14ème dimanche du temps ordinaire

Homélie du 14ème dimanche du temps ordinaire – année B – 8 juillet 2018

 Lectures : Ez 2,2-5     Ps 122     2 Co 12,7-10     Mc 6,1-6

                    Cet épisode clôt toute une seconde partie de l’évangile de Marc : avec ses disciples choisis soigneusement, à partir de Capharnaüm, la ville sur le lac de Tibériade Jésus va à la synagogue, enseigne, guérit les malades, chasse les démons en se montrant plus fort que Beelzéboul, le chef des démons… il parle en paraboles pour annoncer le Royaume… Il ose passer chez les païens en traversant la mer, il guérit là le pire des possédés mais les païens lui demandent de retraverser la mer car ils ont trop peur des bouleversements que Jésus opère… Enfin, la semaine dernière, nous avons entendu ce double miracle que la foi a opéré : la femme qui avait des pertes de sang depuis 12 ans est guérie en touchant seulement le vêtement de Jésus, et Jaïre, le chef de la synagogue, malgré la mauvaise nouvelle de la mort de sa fille, croit et Jésus prend sa fille de 12 ans par la main, la relève en lui disant « Talitha Koum », « Jeune fille, je te le dis, lève-toi ! ». Quand on peut accueillir Jésus dans sa parole et ses actes, quand on perçoit que Dieu est à l’œuvre dans ses paroles et ses actes, alors notre foi en Jésus apporte la vie, la victoire sur la mort, la victoire sur le Mal. Et cela se répand dans toute la région, jusqu’au lieu d’origine de Jésus, dans son village…

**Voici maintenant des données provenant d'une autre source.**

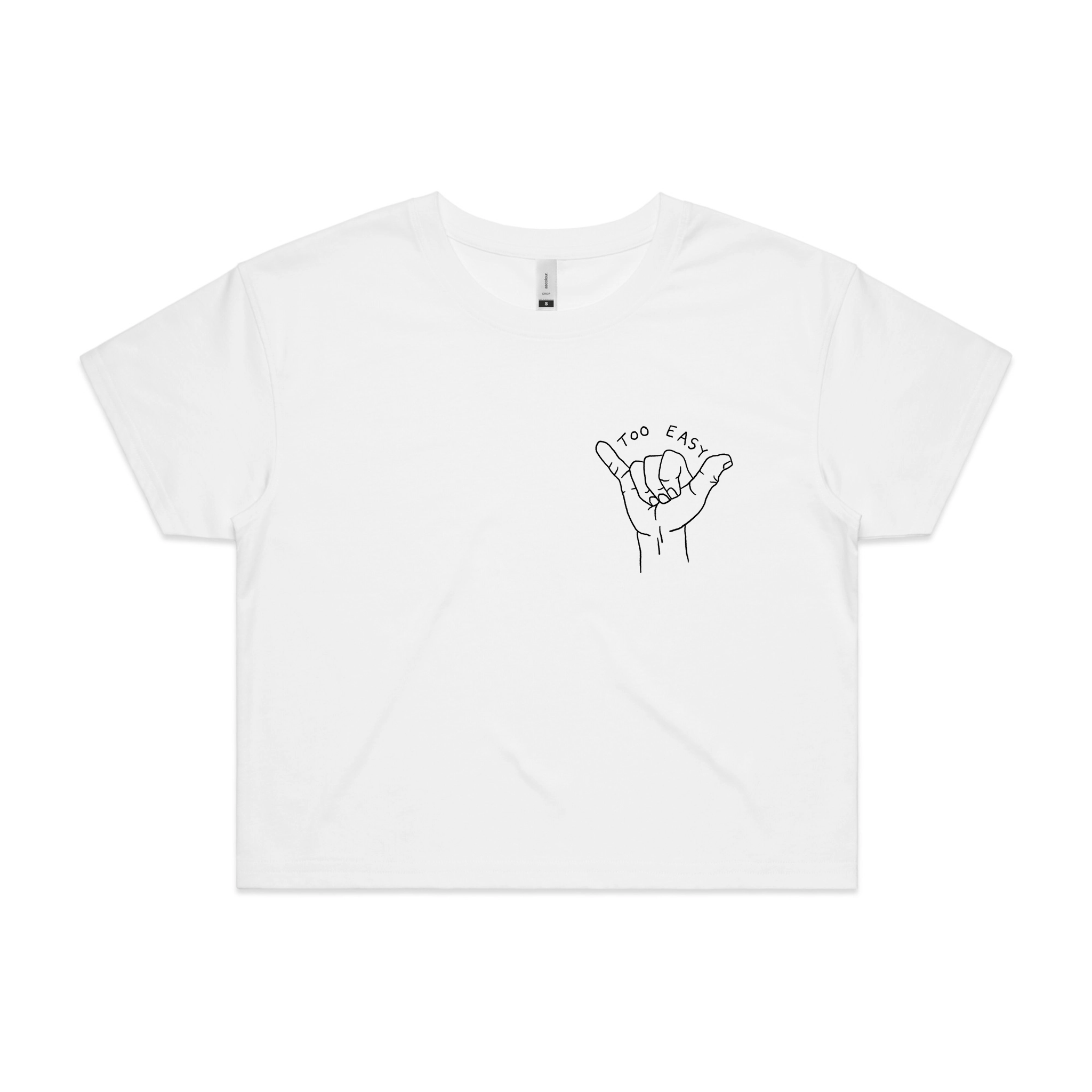 Too Easy Tee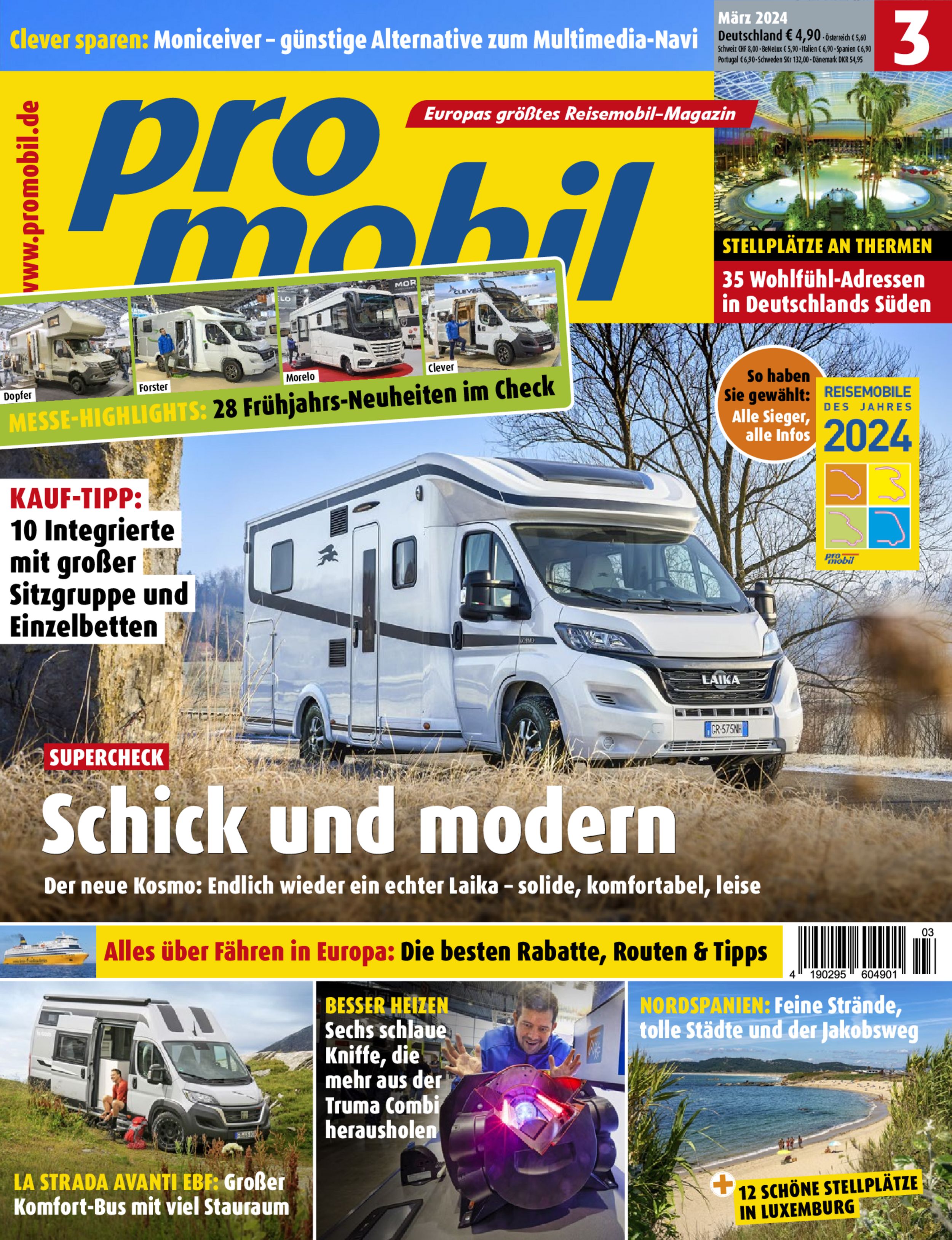 promobil ePaper 03/2024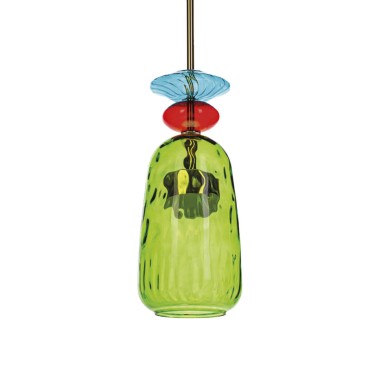 Подвесной светодиодный светильник Loft IT Candy 2008-B &mdash; svetrussia.ru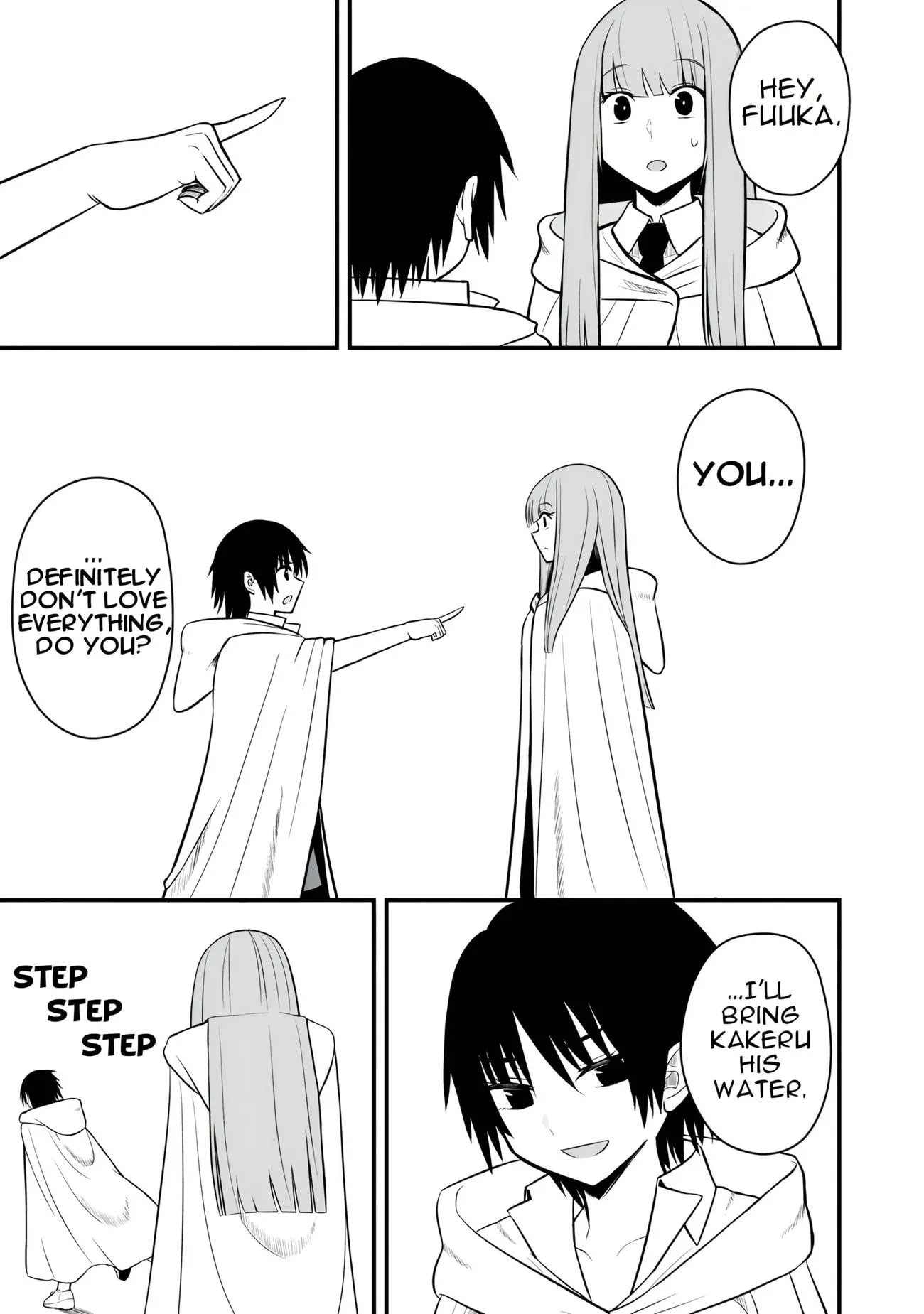 Isekai Rakuraku Survival ~Seizon Skill Kyousha no Ore ga Bishoujo Yonin to Class Mujintou Seikatsu~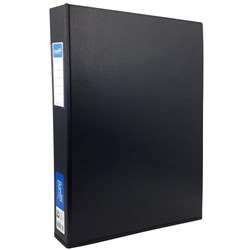 Bantex Binder A3 4D 38mm Upright Black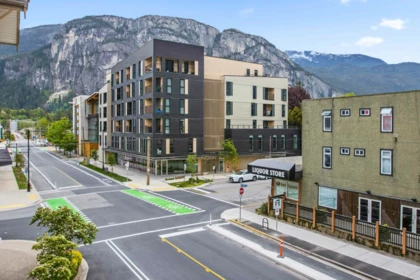 Office / Den Photo of 203 38003 Second Avenue, Squamish, BC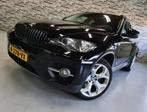 BMW X6 xDrive50i Executive *408PK*Camera*Trekhaak*HUD!, Auto's, 8 cilinders, Zwart, X6, Bedrijf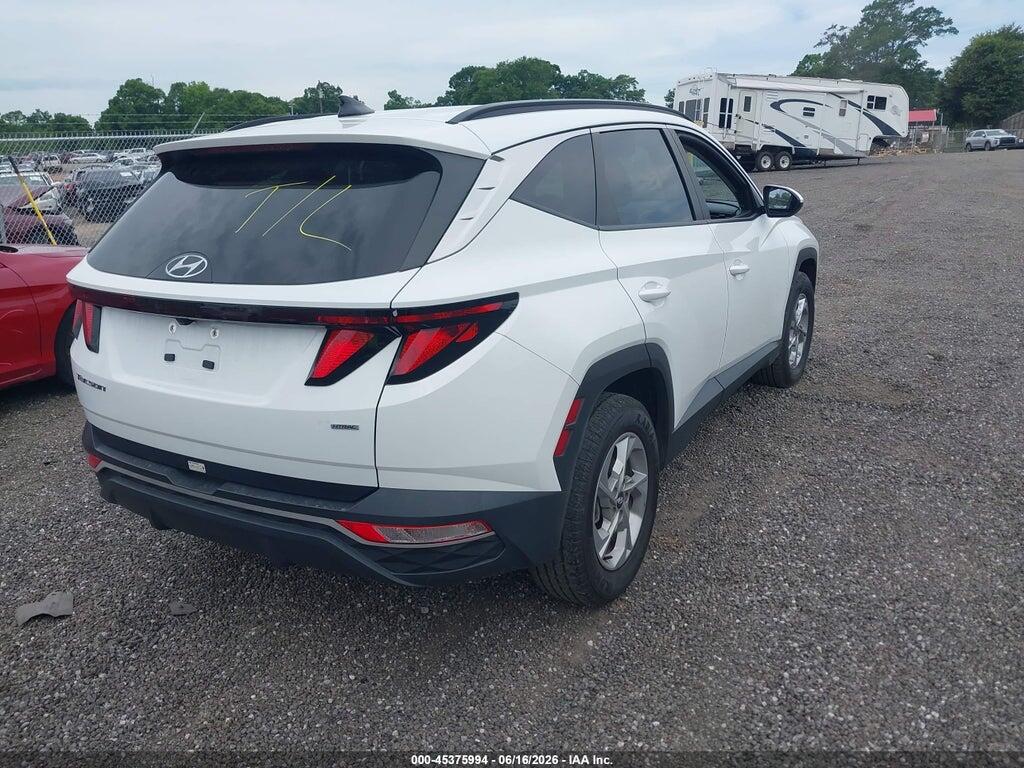 5NMJBCDE0RH352045 2024 HYUNDAI TUCSON photo no. 4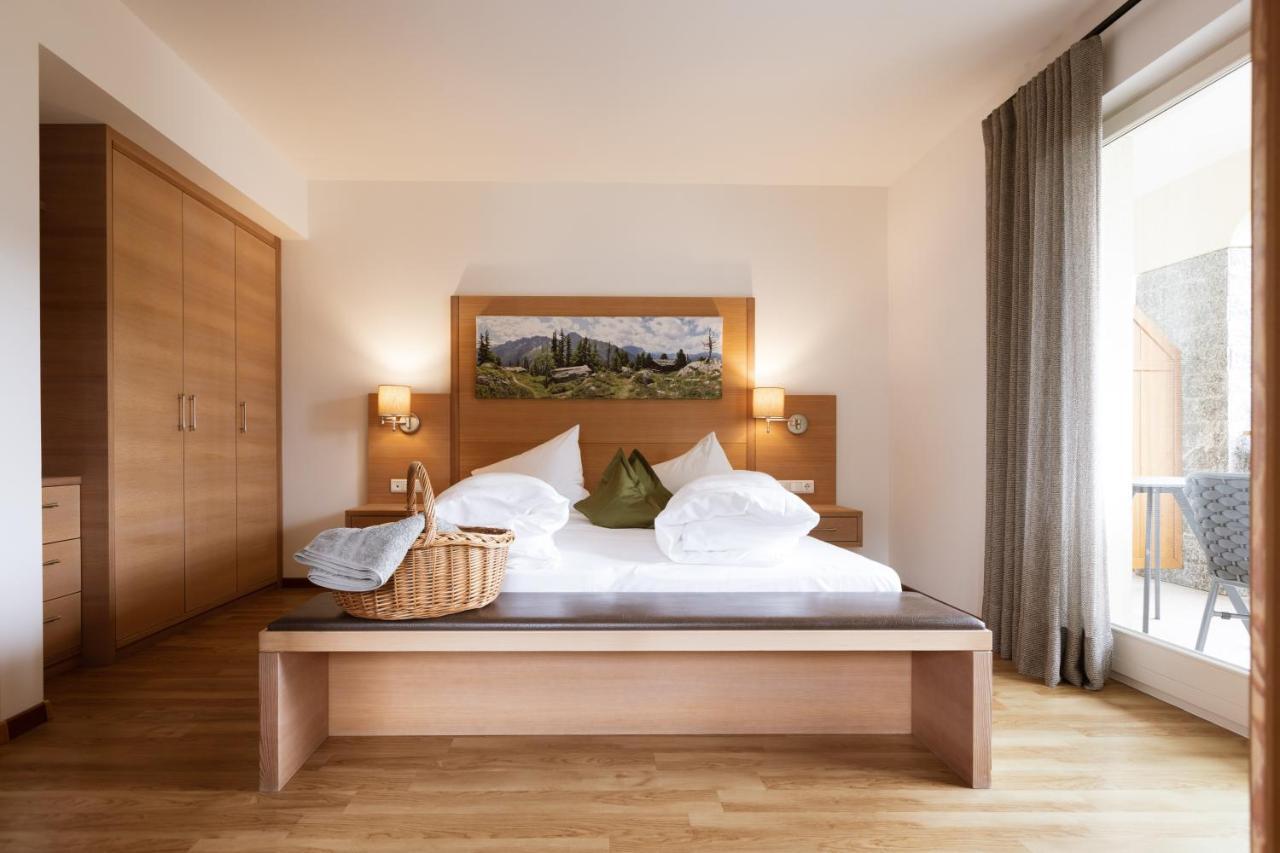 Residence Walchhof Шена Екстериор снимка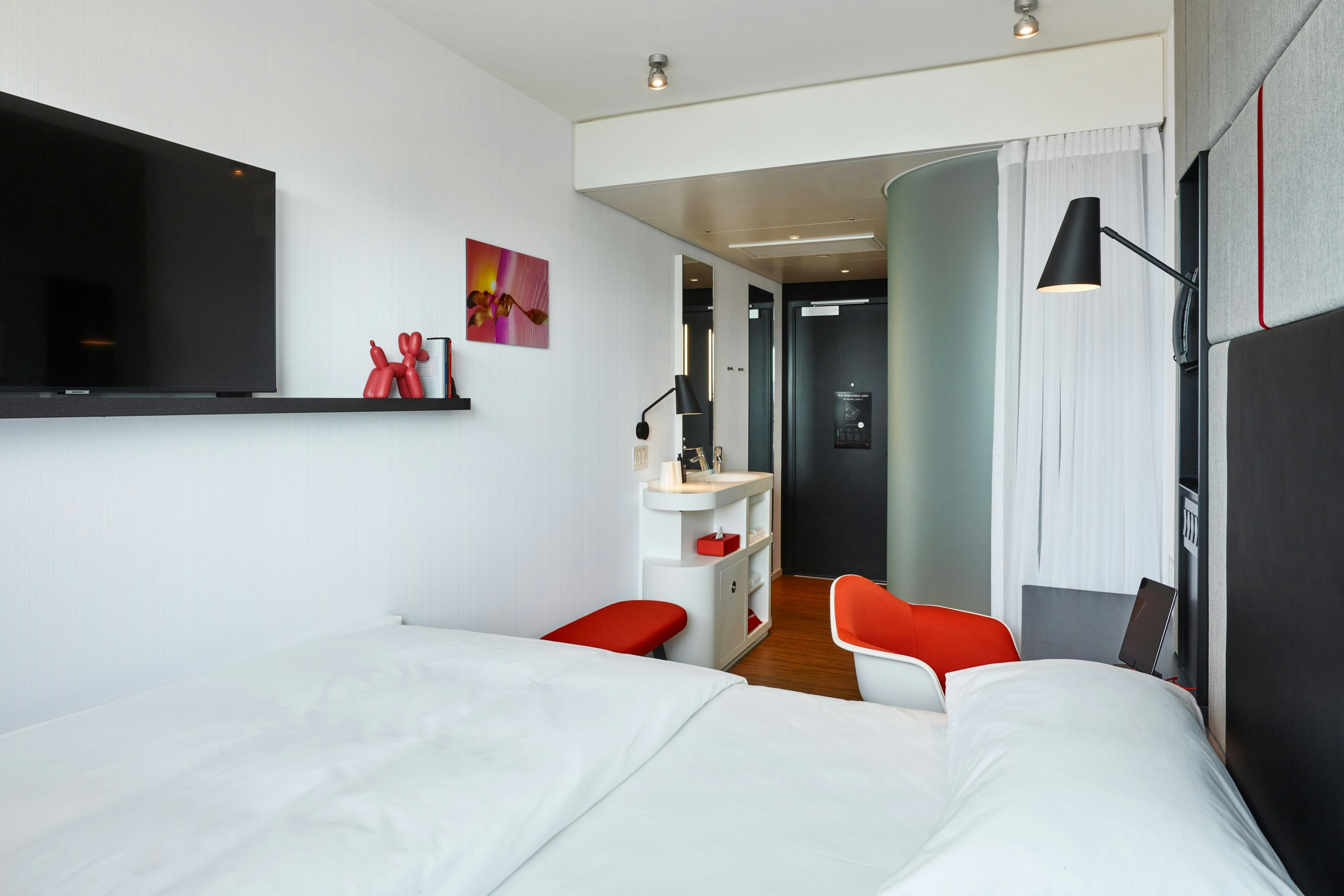 citizenM Seattle Pioneer Square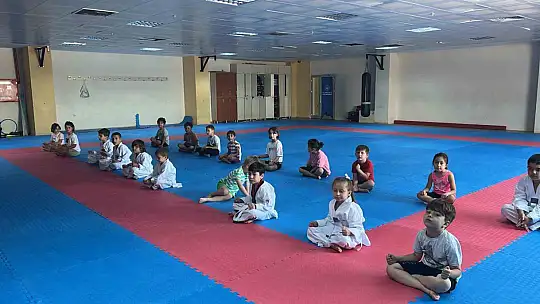 Yaz spor okulları eğitimleri tamamlandı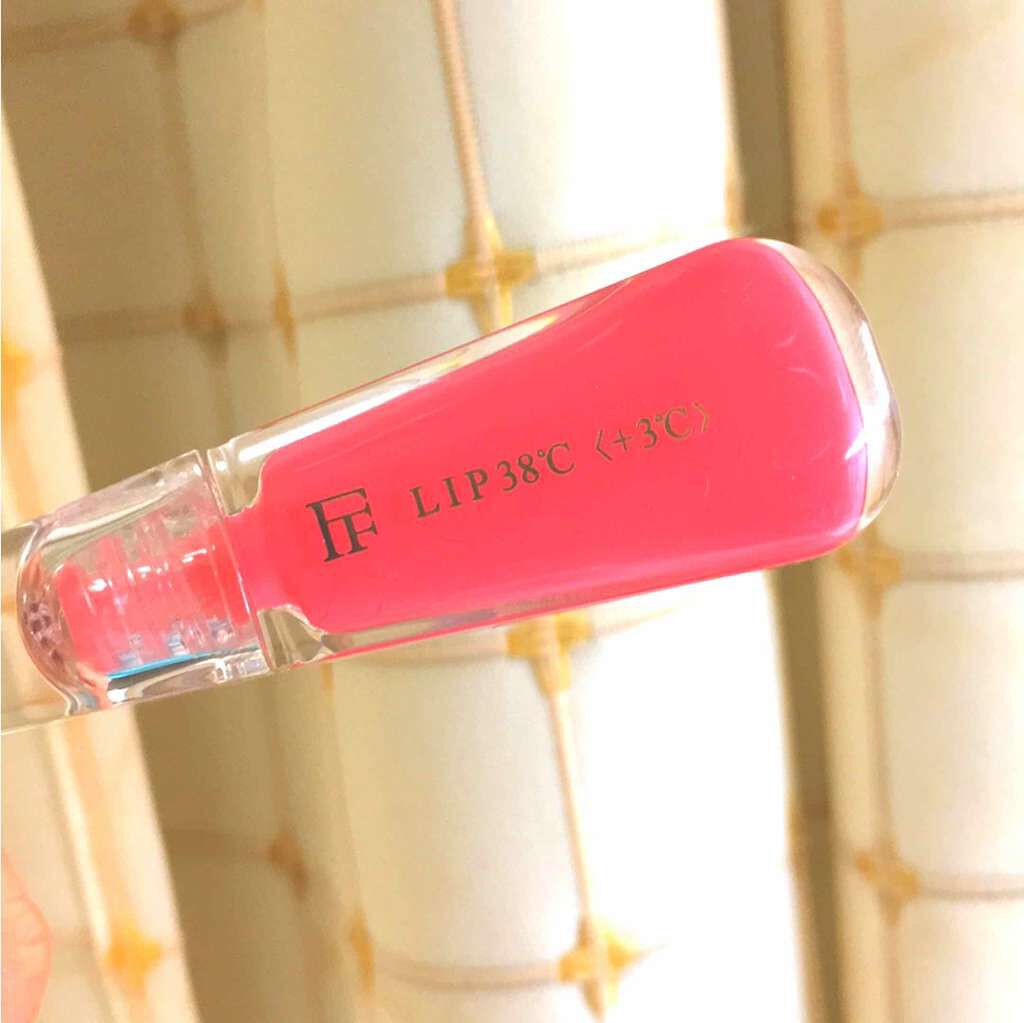38°C / 99°F リップトリートメント (リップ美容液)/UZU BY FLOWFUSHI/リップケアを使ったクチコミ（1枚目）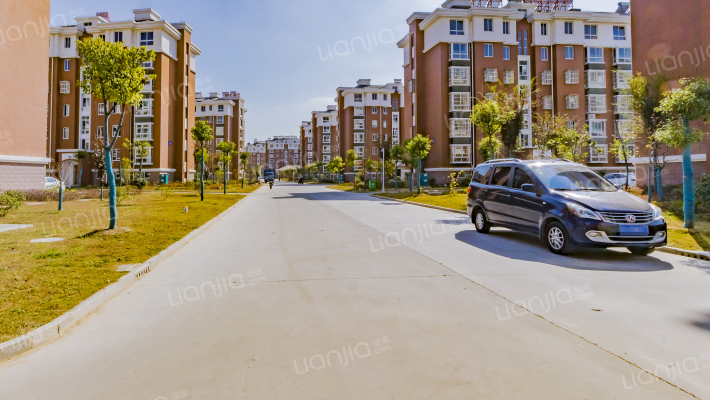 泰和家园外景图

                    Comme partout où il passe, le jour du sabbat, il va prier à la synagogue, il enseigne, il explique l’Écriture… Mais là, cela ne passe pas bien : ses compatriotes sont étonnés de la sagesse qui lui est donnée, des grands miracles qui se réalisent par ses mains dans la région. Ils ne laissent pas leur étonnement remonter à la source de la manière de faire de Jésus. Ils oublient la Parole du Père à son baptême : « Tu es mon Fils bien-aimé, en toi je trouve ma joie .» (1, 11) Ils ne veulent croire que ce qu’il voient :« N’est-il pas le charpentier, le fils de Marie, et le frère de Jacques, de José, de Jude et de Simon ? Ses sœurs ne sont-elles pas ici chez nous ? » (6, 4) Or croire ce que l’on voit sur nos papiers d’identité avec notre photo, notre numéro de sécurité sociale sur notre carte Vitale, notre groupe sanguin cela ne suffit pas à dire notre personnalité et notre projet de vie ; la manière dont Dieu nous a appelé par notre nom dès le ventre de notre mère, l’alliance qu’il a faite avec nous lors de notre baptême, la mission qu’il nous a confiée dans le monde pour faire le Bien, construire du Beau, vivre de sa Bonté… ce n’est pas marqué sur notre fiche d’état civil que l’on demande pour se marier à la mairie. Les gens de Nazareth réduisent Jésus au travail et à la famille large qu’il a eu pendant 30 ans. Il est le charpentier et le fils de… Ils ne voient pas « le prophète » qu’il est et à qui Dieu a confié son Royaume… Ils sont scandalisés que l’un des leurs puisse recevoir une telle mission et ne veulent pas voir en lui Celui que Dieu envoie comme Messie annoncé depuis David, depuis Abraham… Ils ne voient pas que Jésus fait le volonté de son Père et Jésus est étonné de leur manque de foi, alors qu’il leur donnait toutes les clés pour croire, dans la proximité de son village d’origine.

                    Seigneur Jésus, quand je te vois comme dans ton village d’origine, avec ta famille, ta pratique religieuse et ton boulot, ton vélo, ton dodo, viens réveiller ma foi, viens me faire croire que tu m’appelles par mon nom, que tu es le prophète qui vit avec moi, le compagnon de route qui invente avec moi le Bien, le Beau, le Bon.

                    Seigneur Jésus , quand je suis faible, seul, angoissé, persécuté, comme saint Paul dans la seconde lecture, donne-moi ton amour et ta grâce : ils sont ma force… Donne-moi seulement de t’aimer. On le chante ensemble :

Prends Seigneur et reçois, toute ma liberté, ma mémoire mon intelligence, toute ma volonté et donne-moi, donne-moi, donne-moi seulement de t’aimer.

Reçois tout ce que j’ai, tout ce que je possède ; c’est toi qui m’as tout donné, à toi, Seigneur, je rends.

Tout est toi, disposes-en selon ton entière volonté, et donne-moi ta grâce, elle seule me suffit.